Afrikaner sind Außenseiter, trotz Professionalisierung und des Heimvorteils. Teams wie die Elfenbeinküste und Kamerun werden auch dieser WM Charmetupfen geben, doch ein Weltmeister aus Afrika wäre sensationell, zumal ein Held wie Essien ausfällt und Drogbas Einsatz gefährdet ist. Am schönsten spielt wohl Spanien, kein Team streichelt die Kugel sanfter, erobert Bälle gieriger zurück. Wegen des Leistungsgefälles wird man in der Vorrunde Abwehrbollwerke aus Notwehr sehen - und defensive Ansätze auf hohem Niveau. Denn auch Favoriten treten 2010 mit pragmatischen Rezepten an.

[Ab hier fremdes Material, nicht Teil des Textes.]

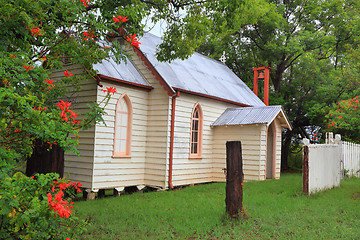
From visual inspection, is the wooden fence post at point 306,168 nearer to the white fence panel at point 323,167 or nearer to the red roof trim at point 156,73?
the white fence panel at point 323,167

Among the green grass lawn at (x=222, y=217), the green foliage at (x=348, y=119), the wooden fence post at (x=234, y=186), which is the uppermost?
the green foliage at (x=348, y=119)

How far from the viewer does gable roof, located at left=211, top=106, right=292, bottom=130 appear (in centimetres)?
1486

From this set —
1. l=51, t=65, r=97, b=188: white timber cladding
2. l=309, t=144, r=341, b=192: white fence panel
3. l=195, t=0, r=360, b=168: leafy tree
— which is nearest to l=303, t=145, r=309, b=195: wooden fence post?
l=309, t=144, r=341, b=192: white fence panel

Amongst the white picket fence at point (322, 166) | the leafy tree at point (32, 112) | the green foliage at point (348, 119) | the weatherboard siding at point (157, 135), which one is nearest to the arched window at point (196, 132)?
the weatherboard siding at point (157, 135)

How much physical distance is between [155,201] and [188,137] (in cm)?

Brasilien rückte mit Trainer Dunga von brotloser Kunst ab, steht hinten wie eine Wand, kontert mit Wonne. Argentinien hat zwar famose Stürmer (wie den WM-König in spe, Messi), spielte aber unter Maradona zuletzt trotzdem rational; ein Tor über 25 Stationen wäre diesmal überraschend. Die Italiener sind notorische Verteidiger, jedoch überaltert und hinten porös. England wird von einem Italiener gecoacht (Capello). Und auch der ewige, manisch-offensive Geheimtipp Holland will defensiv sorgfältiger vorgehen. Ins Kreuz ihrer Angreifer stellt die Elftal im Mittelfeld erstmals zwei kantige Abräumer: van Bommel und de Jong.

Vielseitig, jung, fit

Eine solche Doppel- oder gar Triplesechs im wichtigsten Planquadrat, der Feldmitte, ist ein gemeinsamer Nenner fast aller WM-Teams. Wasserträger alter Schule gibt es kaum noch, in Mode sind dynamische Allrounder (DFB: Khedira, Schweinsteiger). In der Angriffszone machen sich reinrassige Kopfballschränke und Knipser rar, der moderne Angreifer ist vielseitig geschult, gerne jung und topfit - Prototyp: Thomas Müller. Die WM 2010 könnte ein Turnier der Jugend werden. In Südafrikas Winter wird Tempofußball dominieren, die Höhenunterschiede der Spielorte fordern die Physis. Sportler mit guten Brennwerten und Laufleistungen sind im Vorteil.